When I tried on Monday to reproduce this, I got anachrophobia strikes vat v14
; I learned that this means that I did not manage to reproduce it.
@warner Moddable sent us a WeakMap GC fix; I checked that in as https://github.com/agoric-labs/moddable/commit/c533fb7f6031c0e79285fd51e89f3478aad3f8f1 ( on a https://github.com/agoric-labs/moddable/tree/weak-gc-fix branch) and I created a https://github.com/Agoric/agoric-sdk/tree/3039-vattp-xs-gc branch that is master as of May 5 notede above ( f052169 ) with the moddable submodule set to the GC fix.
Care to try it out? Or maybe I could figure out how...
Which weakmap gc problem is this supposed to fix?
Which weakmap gc problem is this supposed to fix?
Er... The one where vattp sometimes drops messages, as detailed at length above.

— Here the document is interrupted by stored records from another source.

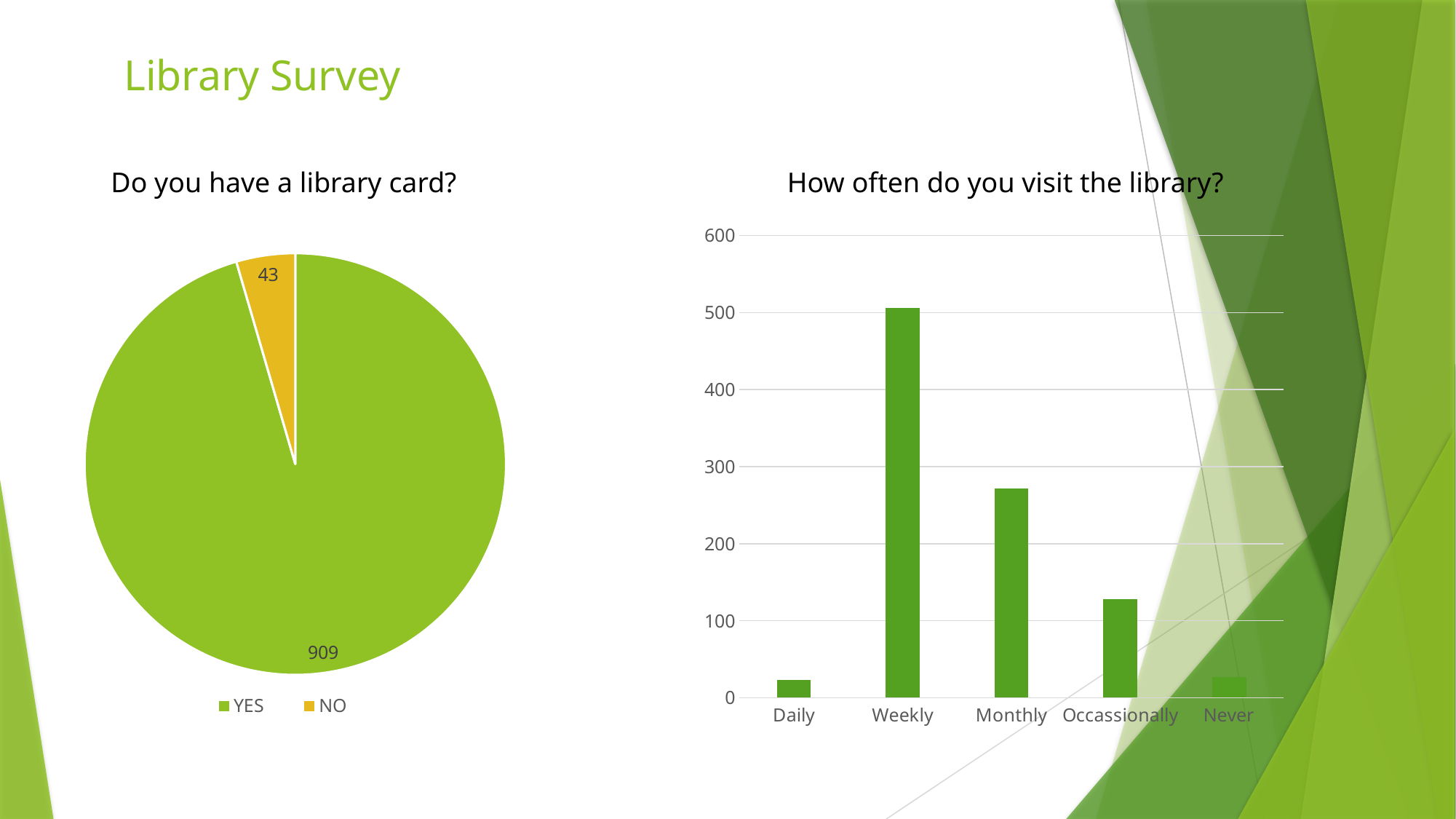
In the pie chart 'Do you have a library card?', which answer has the larger slice? YES In the pie chart 'Do you have a library card?', what is the difference between the YES and NO counts? 866 In the pie chart 'Do you have a library card?', what is the total of the YES and NO counts? 952 What kind of chart is 'How often do you visit the library?'? bar chart In the pie chart 'Do you have a library card?', how many respondents answered NO? 43 In the chart 'How often do you visit the library?', is the value for Monthly greater or less than 300? less In the pie chart 'Do you have a library card?', how many respondents answered YES? 909 In the pie chart 'Do you have a library card?', how many entries does the legend list? 2 In the chart 'How often do you visit the library?', which category has the highest value? Weekly In the chart 'How often do you visit the library?', which is larger, Monthly or Occasionally? Monthly In the chart 'How often do you visit the library?', how many categories are shown on the x axis? 5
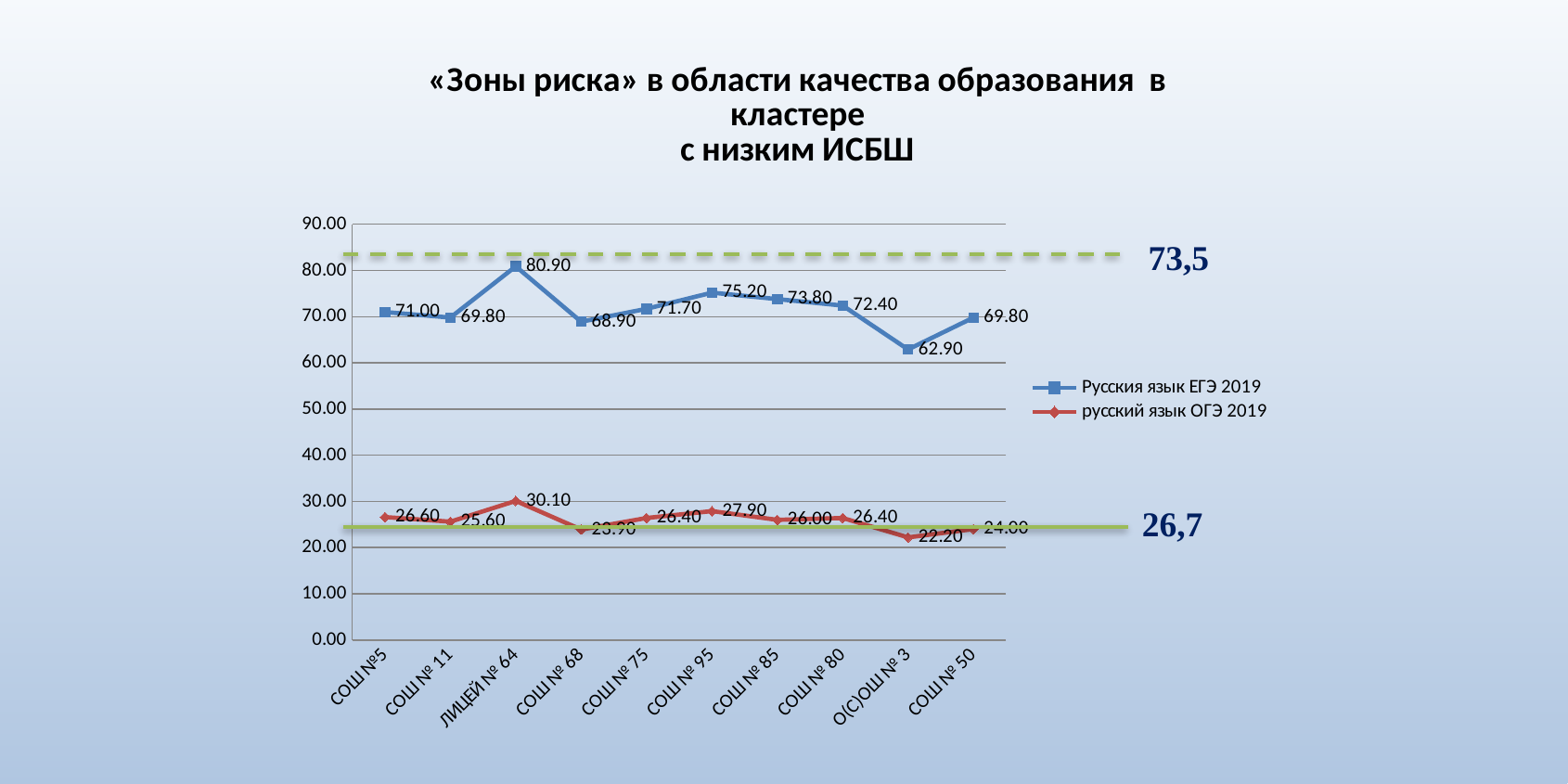
In the Русския язык ЕГЭ 2019 series, which is larger: СОШ № 95 or СОШ № 85? СОШ № 95 Which school has the lowest value in the русский язык ОГЭ 2019 series? О(С)ОШ № 3 Which school has the highest value in the Русския язык ЕГЭ 2019 series? ЛИЦЕЙ № 64 What is the value for СОШ № 95 in the русский язык ОГЭ 2019 series? 27.90 What is the difference between the Русския язык ЕГЭ 2019 values for ЛИЦЕЙ № 64 and О(С)ОШ № 3? 18.00 Which school has the highest value in the русский язык ОГЭ 2019 series? ЛИЦЕЙ № 64 How many schools are plotted along the x axis? 10 What kind of chart is shown on the slide? line chart What is the value for ЛИЦЕЙ № 64 in the Русския язык ЕГЭ 2019 series? 80.90 How many series does the legend list? 2 What value is labelled next to the dashed green reference line? 73,5 Which school has the lowest value in the Русския язык ЕГЭ 2019 series? О(С)ОШ № 3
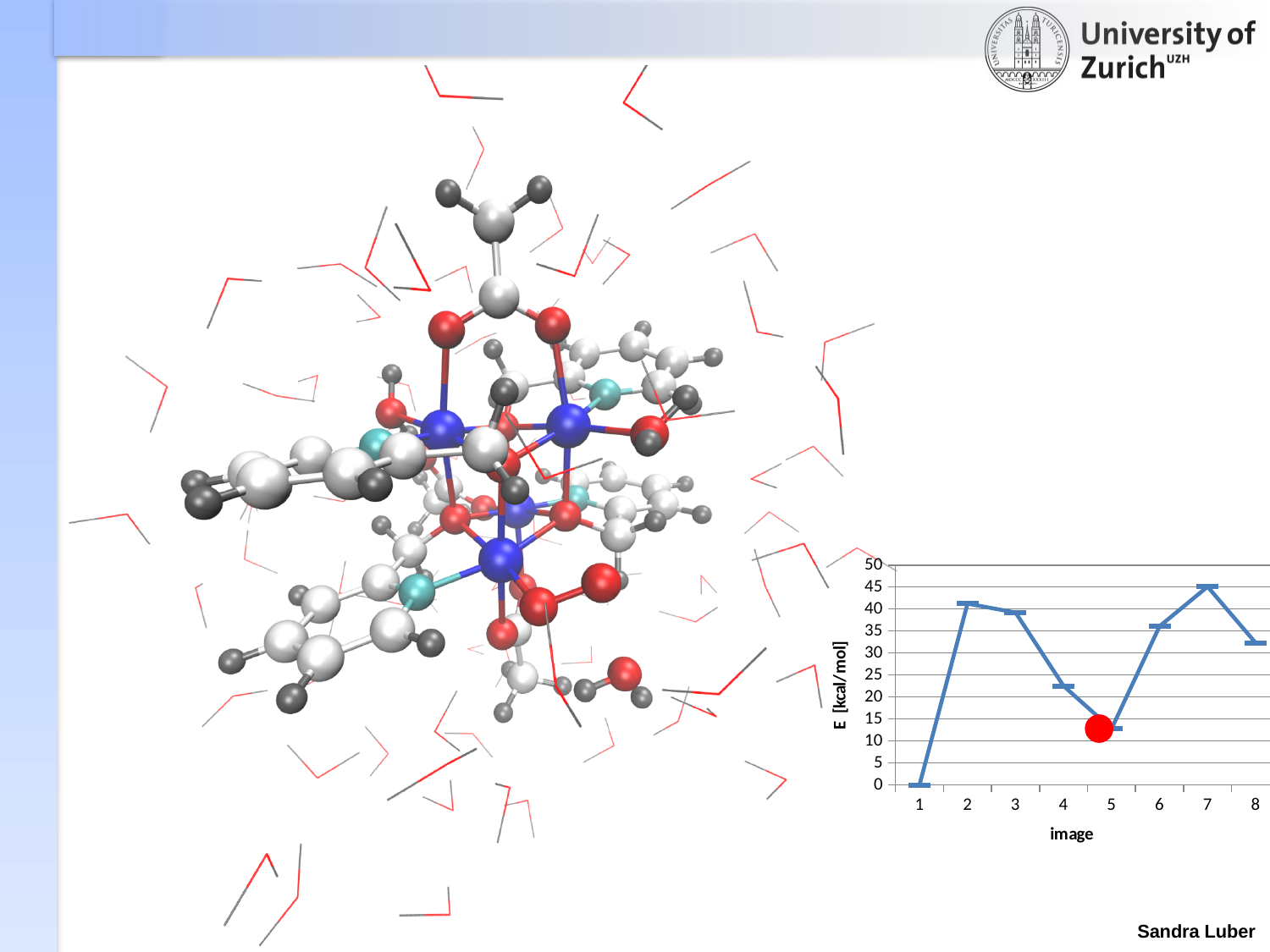
Which image has the highest energy value? 7 Is the value for image 8 greater or less than 25? greater How many data points are plotted on the chart? 8 Is the value for image 2 greater or less than 35? greater Which has the larger energy value, image 2 or image 5? image 2 What is the title of the x axis of the chart? image Do the values rise or fall from image 2 to image 5? fall What kind of chart is shown on the slide? line chart Is the value for image 5 greater or less than 20? less What is the title of the y axis of the chart? E [kcal/mol] Which image has the lowest energy value? 1 What is the energy value for image 1? 0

In today's testnet meeting: BW: we have a change that's supposed to fix this but we haven't verified it DC: right; I think it's fixed but I'm not certain. BW: probably ok to release without further work on this
Deprioritizing for now
@warner do I have access to the bug3021-05may
logs? If not, please use the 1st key in https://github.com/dckc.keys to grant me access?
And please sketch how to use swingset-runner
to reproduce the problem "in vitrio"?
Describe the bug
3021 seems to be caused by vattp sometimes dropping some messages. We're investigating.